I recently came across a TED talk by Carol S Dweck, a Professor of Psychology at Stanford University, that explained the profound potential of the simple word “yet”. This talk resounded with our beliefs regarding learning and education, so we thought we should share it with you, and explain some of the ways in which we, as tutors and you, as parents, can use these ideas to help our students reach their full potential.
What is the power of “yet”?
In her talk, Dweck distinguishes between two student mindsets that she has encountered in her research: “fixed” and “growth”. When students with a “fixed” mindset are faced with a difficult or unfamiliar problem that they can’t solve, they tend to take it as a judgement on their own intelligence. “Fixed” mindset students are happiest when they are getting answers right, when they are getting A’s on their tests, when they can easily answer questions. However, when faced with new ideas and concepts, they tend to get defensive. In various studies, Dweck has found that these students resort to cheating, deflection, and giving up when faced with difficult problems.

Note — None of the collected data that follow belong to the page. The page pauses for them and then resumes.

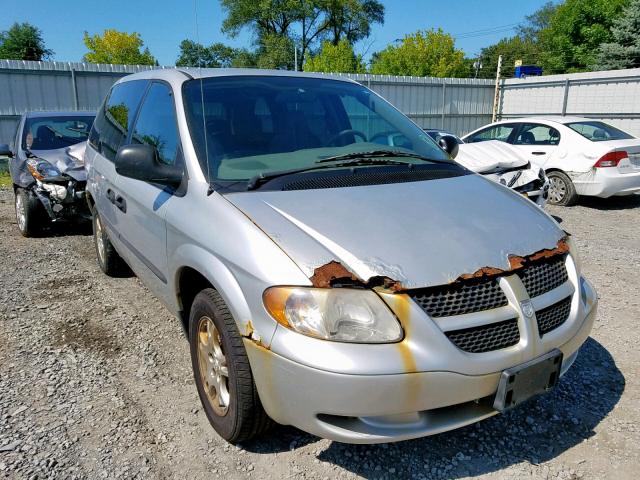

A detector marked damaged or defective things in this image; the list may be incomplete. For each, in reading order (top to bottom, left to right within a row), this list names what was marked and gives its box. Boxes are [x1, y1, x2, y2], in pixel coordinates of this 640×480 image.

damaged car [1, 109, 95, 236]
cracked hood [29, 142, 87, 183]
damaged car [424, 129, 552, 206]
damaged car [84, 69, 596, 444]
rusty hood [225, 175, 564, 290]
cracked hood [226, 175, 564, 288]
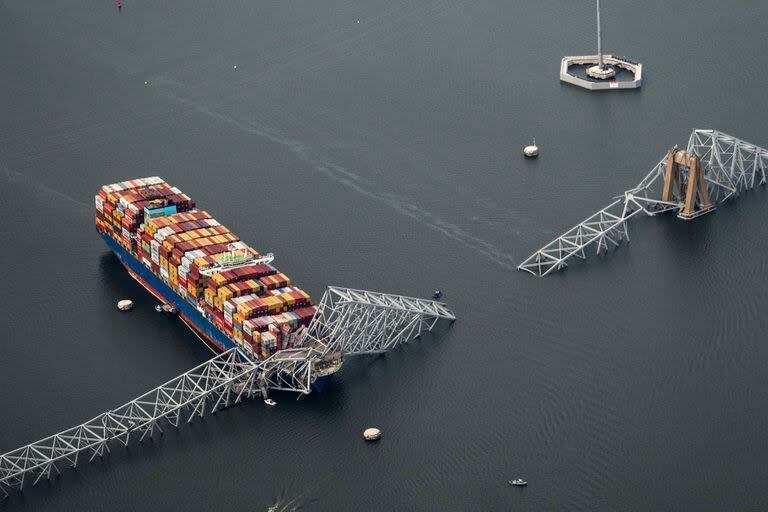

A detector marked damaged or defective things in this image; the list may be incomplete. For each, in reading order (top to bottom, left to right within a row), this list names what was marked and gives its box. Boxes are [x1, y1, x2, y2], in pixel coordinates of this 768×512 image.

brown rusted bridge tower [520, 130, 768, 278]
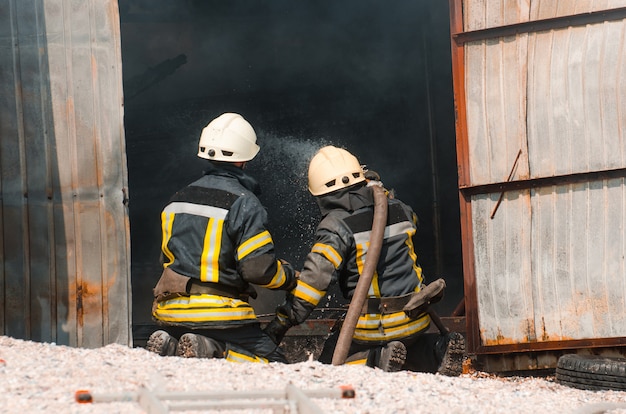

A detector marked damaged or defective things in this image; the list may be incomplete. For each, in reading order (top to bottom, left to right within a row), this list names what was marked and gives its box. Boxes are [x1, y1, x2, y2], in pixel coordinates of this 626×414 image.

rusty metal door [448, 0, 624, 356]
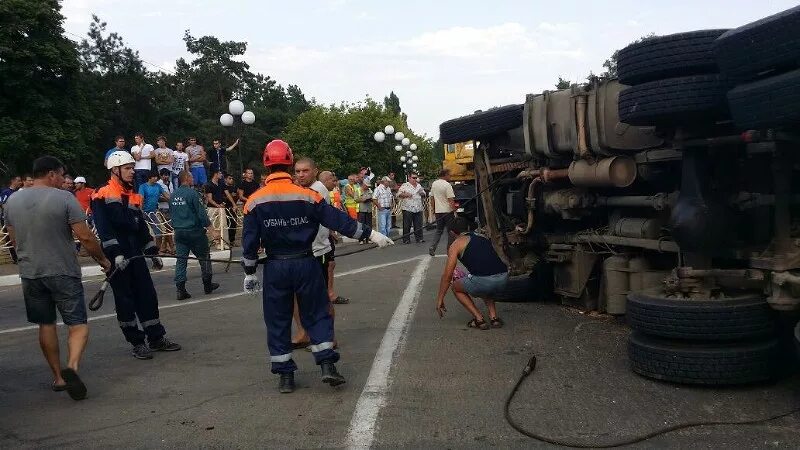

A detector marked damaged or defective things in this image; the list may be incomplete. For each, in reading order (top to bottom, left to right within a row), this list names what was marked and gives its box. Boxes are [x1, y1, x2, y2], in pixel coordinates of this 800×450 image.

overturned truck [440, 6, 800, 386]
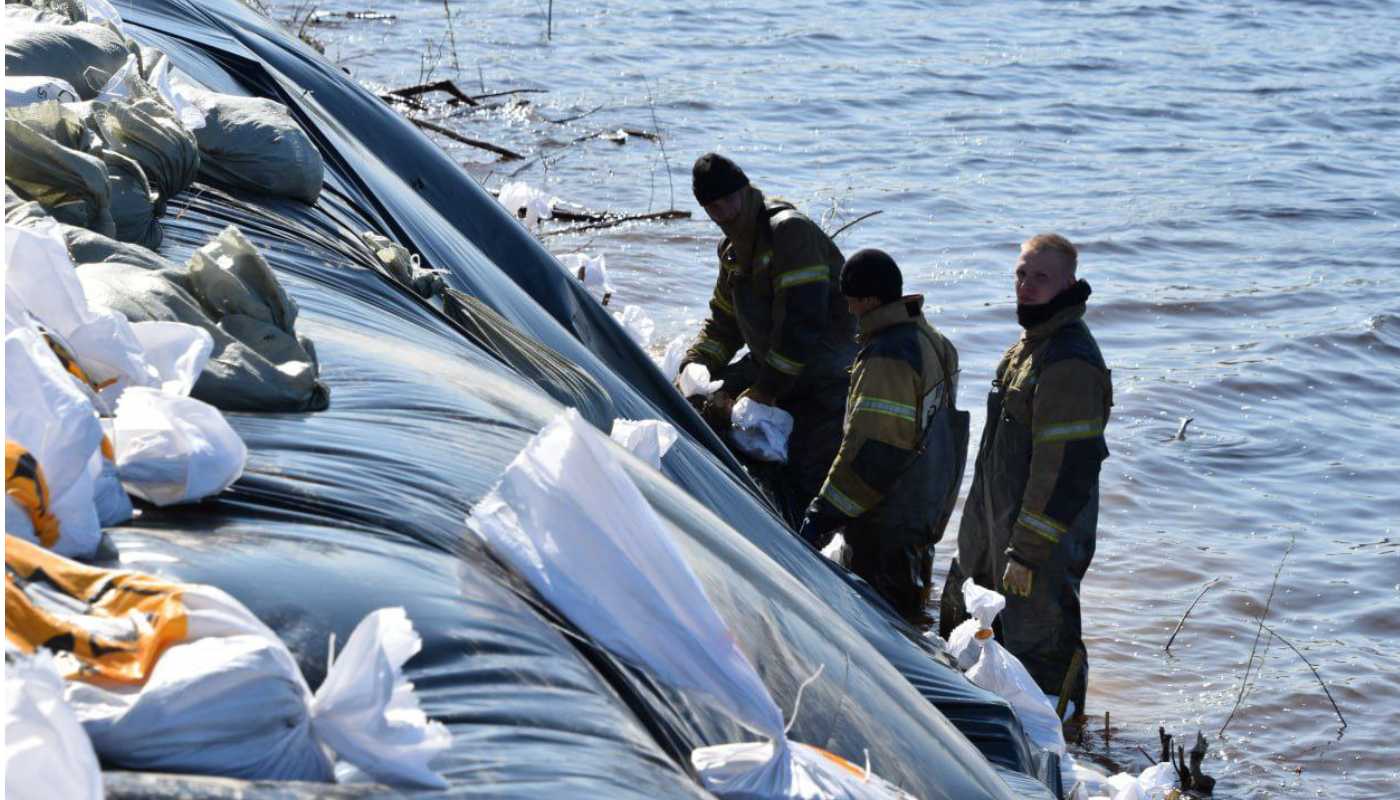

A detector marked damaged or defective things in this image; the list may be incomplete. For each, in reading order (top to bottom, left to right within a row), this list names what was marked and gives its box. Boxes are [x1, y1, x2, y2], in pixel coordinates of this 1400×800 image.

damaged embankment [5, 0, 1056, 796]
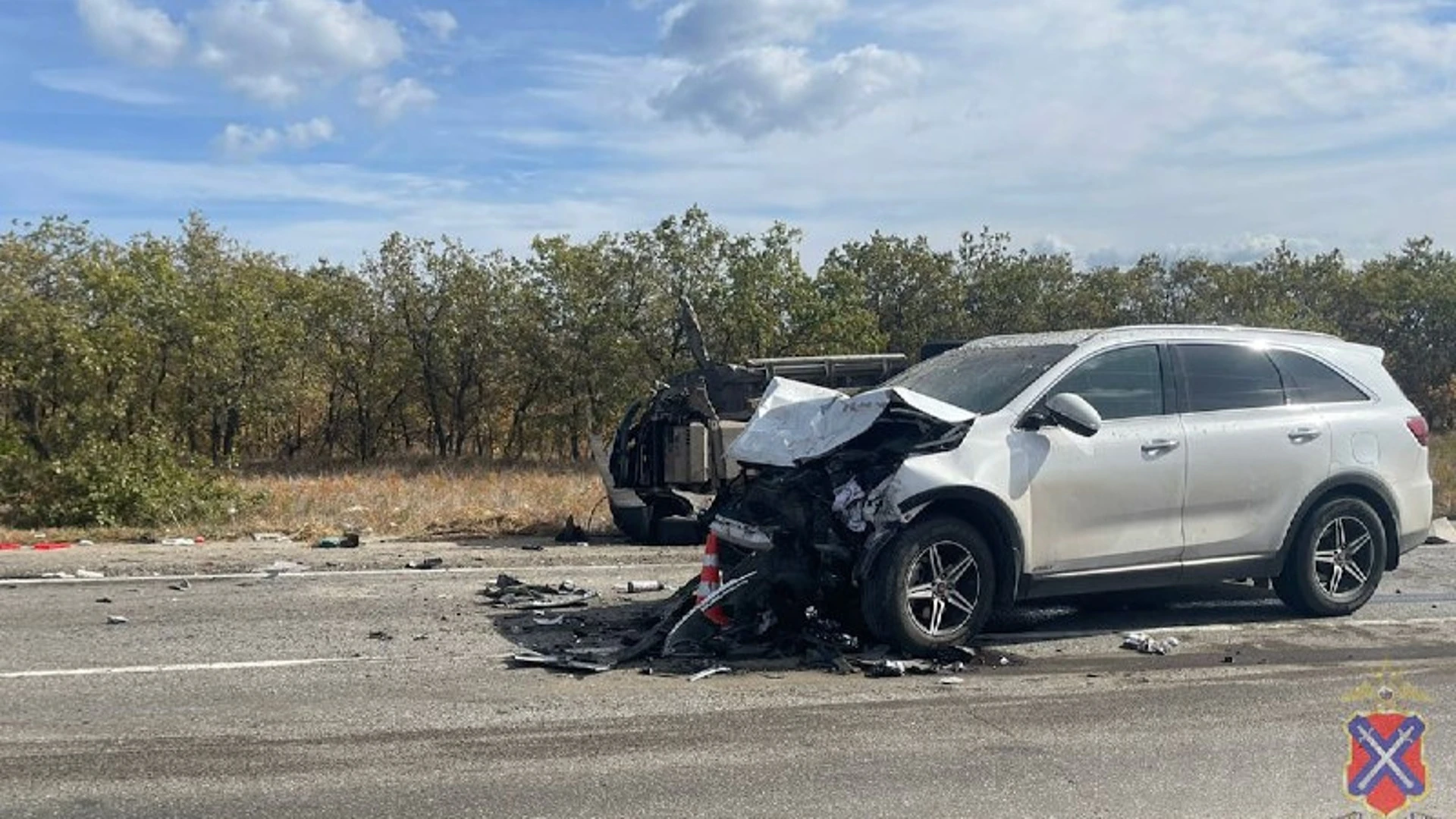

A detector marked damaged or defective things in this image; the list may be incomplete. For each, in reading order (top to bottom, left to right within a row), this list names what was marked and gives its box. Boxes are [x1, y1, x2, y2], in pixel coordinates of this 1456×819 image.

overturned vehicle [598, 300, 904, 543]
destroyed front end [692, 379, 983, 658]
crushed hood [722, 378, 971, 467]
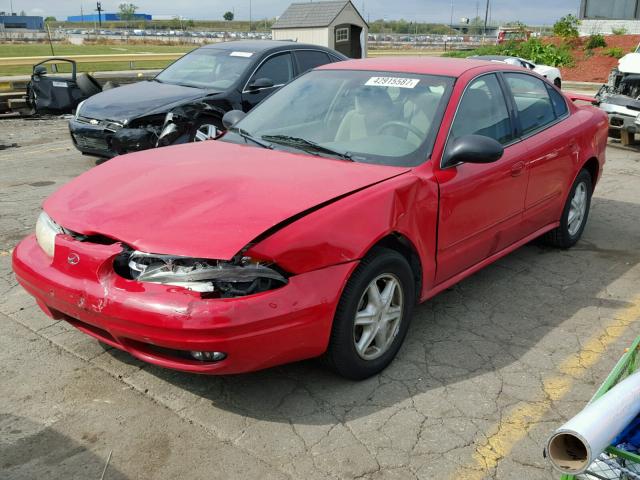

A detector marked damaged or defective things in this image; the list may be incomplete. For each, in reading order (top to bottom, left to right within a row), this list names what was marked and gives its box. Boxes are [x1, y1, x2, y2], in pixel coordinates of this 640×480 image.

crumpled hood [79, 80, 206, 122]
damaged black car [68, 40, 344, 158]
crumpled hood [43, 140, 410, 258]
damaged front bumper [13, 234, 356, 376]
broken headlight [117, 249, 288, 298]
cracked asphalt pavement [3, 117, 640, 480]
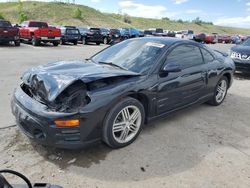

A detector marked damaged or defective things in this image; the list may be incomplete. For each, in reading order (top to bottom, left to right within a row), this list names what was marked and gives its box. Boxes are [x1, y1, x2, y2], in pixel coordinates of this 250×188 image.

crushed hood [21, 60, 139, 102]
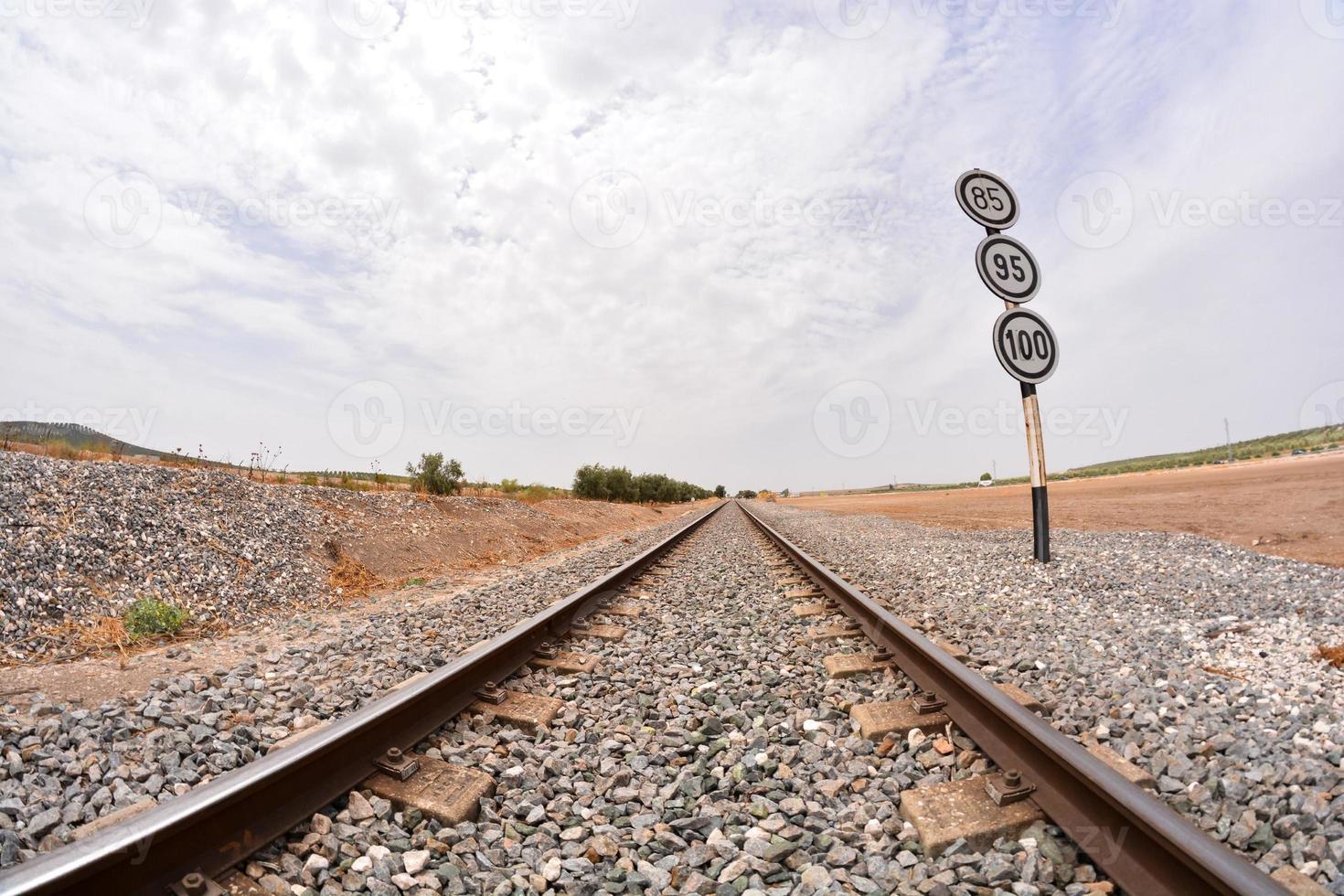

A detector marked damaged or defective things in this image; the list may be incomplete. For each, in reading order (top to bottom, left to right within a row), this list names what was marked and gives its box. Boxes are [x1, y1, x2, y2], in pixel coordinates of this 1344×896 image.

rusty rail [0, 501, 724, 892]
rusty rail [735, 505, 1295, 896]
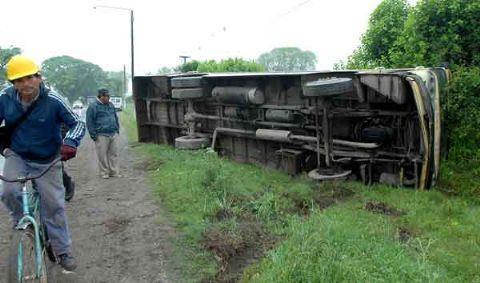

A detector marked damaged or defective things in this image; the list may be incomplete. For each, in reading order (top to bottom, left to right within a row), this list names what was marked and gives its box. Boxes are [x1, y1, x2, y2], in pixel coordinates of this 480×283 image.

rust stain on chassis [132, 67, 450, 190]
overturned bus [134, 67, 450, 190]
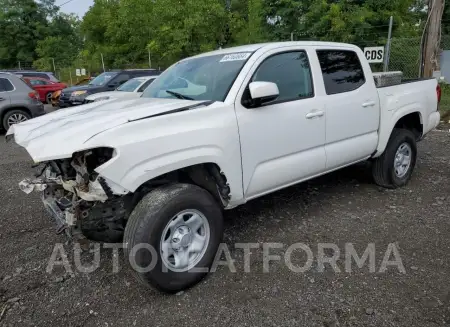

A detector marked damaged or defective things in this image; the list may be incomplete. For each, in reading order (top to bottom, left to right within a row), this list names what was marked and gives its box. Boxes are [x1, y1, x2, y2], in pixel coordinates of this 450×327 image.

crumpled hood [6, 98, 207, 163]
damaged front end [21, 149, 130, 243]
front bumper damage [21, 150, 130, 242]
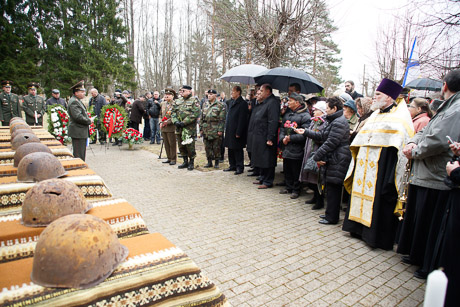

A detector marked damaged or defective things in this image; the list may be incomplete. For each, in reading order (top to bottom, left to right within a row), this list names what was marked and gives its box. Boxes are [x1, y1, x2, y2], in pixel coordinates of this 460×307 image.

rusty helmet [11, 134, 39, 150]
rusty helmet [13, 143, 52, 167]
rusty helmet [16, 152, 66, 183]
rusty helmet [22, 179, 90, 227]
rusty helmet [30, 215, 128, 290]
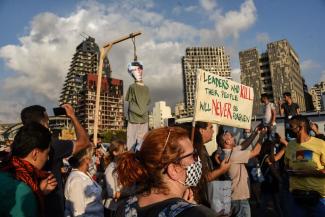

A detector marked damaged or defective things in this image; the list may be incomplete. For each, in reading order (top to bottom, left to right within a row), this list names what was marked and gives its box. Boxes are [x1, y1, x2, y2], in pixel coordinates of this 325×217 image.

damaged high-rise building [58, 36, 123, 133]
damaged high-rise building [182, 46, 230, 116]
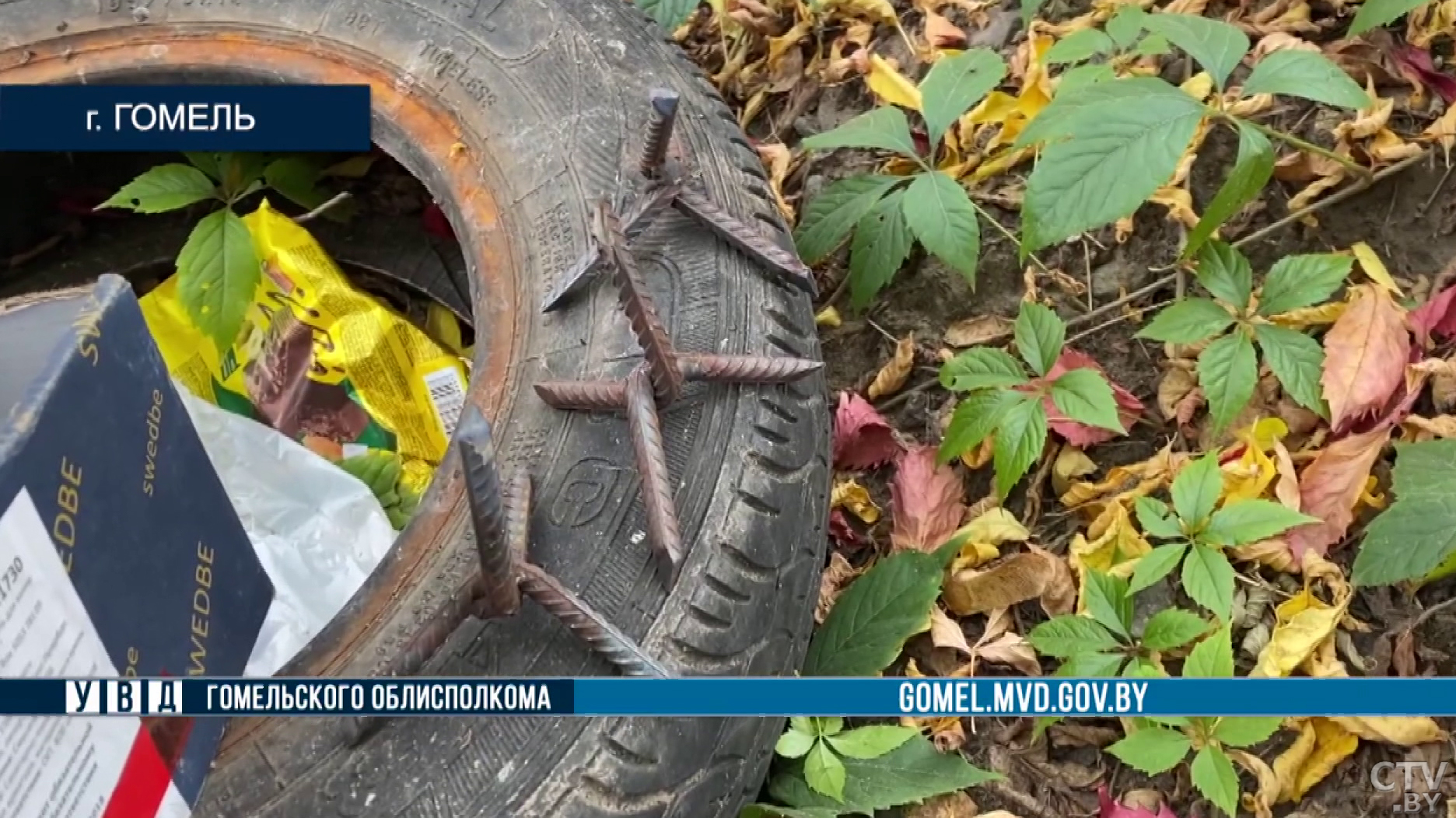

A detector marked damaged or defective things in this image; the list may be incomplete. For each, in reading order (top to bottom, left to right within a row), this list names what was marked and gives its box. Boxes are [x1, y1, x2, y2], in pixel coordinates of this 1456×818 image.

rusty rebar spike [637, 88, 681, 177]
rusty rebar spike [541, 181, 681, 311]
rusty rebar spike [591, 202, 681, 401]
rusty rebar spike [670, 186, 821, 294]
rusty rebar spike [533, 378, 628, 410]
rusty rebar spike [675, 351, 827, 384]
rusty rebar spike [460, 404, 523, 614]
rusty rebar spike [620, 366, 681, 582]
rusty rebar spike [518, 558, 670, 675]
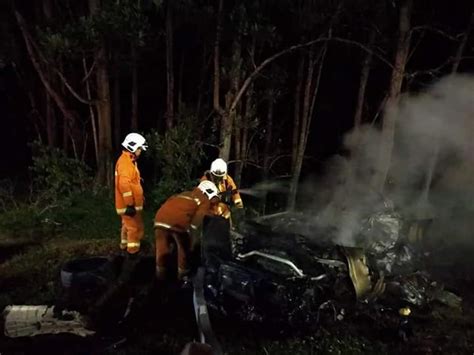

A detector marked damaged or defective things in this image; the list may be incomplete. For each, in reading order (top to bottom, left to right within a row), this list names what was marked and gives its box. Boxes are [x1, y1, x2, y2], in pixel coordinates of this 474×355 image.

detached tire [60, 258, 112, 290]
burnt car wreck [1, 206, 462, 354]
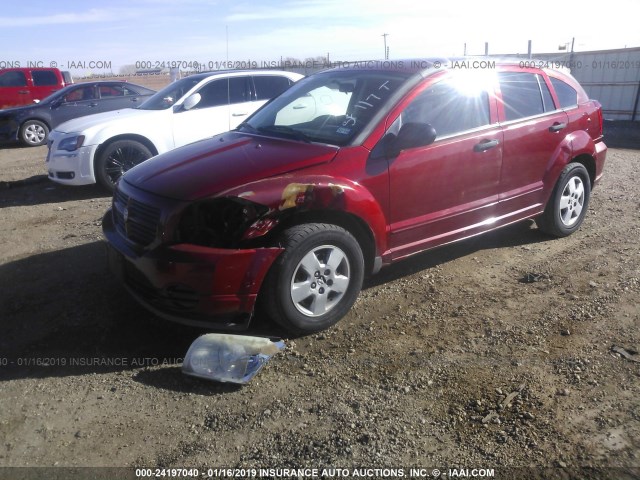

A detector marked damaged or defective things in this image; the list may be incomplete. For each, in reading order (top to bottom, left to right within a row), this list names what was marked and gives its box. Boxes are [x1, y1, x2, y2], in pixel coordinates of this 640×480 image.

On the other hand, students with a “growth” mindset are those that view difficulties as opportunities for growth. Instead of looking at an unfamiliar problem and saying “I don’t know how to do this,” they say: “I don’t know how to do this yet.” Dweck has found that students who use this sort of language aren’t stuck in the present. They understand that they are always in a continual process of learning and developing. Saying “not yet” instead of “not” suggests the possibility for future growth.
Why is this important?
On a daily basis, we see the profound impact that these two mindsets can have on a student’s performance. In particular, a “fixed” mindset can cause difficulties for students transitioning from primary school to high school, students studying for a Select entry or Scholarship Exam, or students commencing their VCE. At these points of their education, students are going to be faced with a number of challenging concepts and difficult tasks. Often, at these times, students can become overwhelmed and go from getting straight A’s to suddenly getting C’s or D’s. This, in itself, is not the problem. What’s important is how they respond to these challenges. Do they give up, or do they use their limitations as motivation to learn more?
So, what can we do?
Obviously, students with “growth” mindsets are more likely to respond positively to challenges and, ultimately, to perform better than those with a “fixed” mindset. But what can we, as tutors, and you, as parents, do to ensure that your child develops a healthy and productive mindset? Here are some things to keep in mind…
1. Praise wisely
Students who are only praised for their successes are much more likely to develop “fixed” mindsets. According to Dweck’s findings, it’s much more productive to praise students for effort, strategy and progress. As tempting as it is to only reward good performance, make sure you primarily praise your child when they work hard, when they refuse to give up, when they try something new. This will teach them that there is more to education than just getting the answer right.
2. Use growth-based language
It’s also important to be mindful of the language that you and your child use. Try to avoid language that labels a student “good” or “bad” at something. Instead of saying “I’m bad at maths” or “I can’t write an essay,” say “I can’t do this particular question yet” or “I have a lot to learn about essay writing.” When giving feedback to students, aim to use language that is specific, goal-oriented, and suggests the potential for future learning.
3. Provide constant challenges
“Fixed” mindsets can also develop when naturally able students are not given sufficient challenges. This is something we see all the time; clever students are often allowed to drift through school, achieving high marks with relatively minimal effort. Unfortunately, these students rarely learn how to deal with challenges, and tend to give up when things may not be so easy anymore.
That is why it is important for students to work at or just above their level, to ensure that they are constantly challenged in order for them to grow and develop. If they find some sections difficult, use this as an opportunity to praise their effort, strategies and progress, because it is not that they can’t do it, they just can’t do it yet!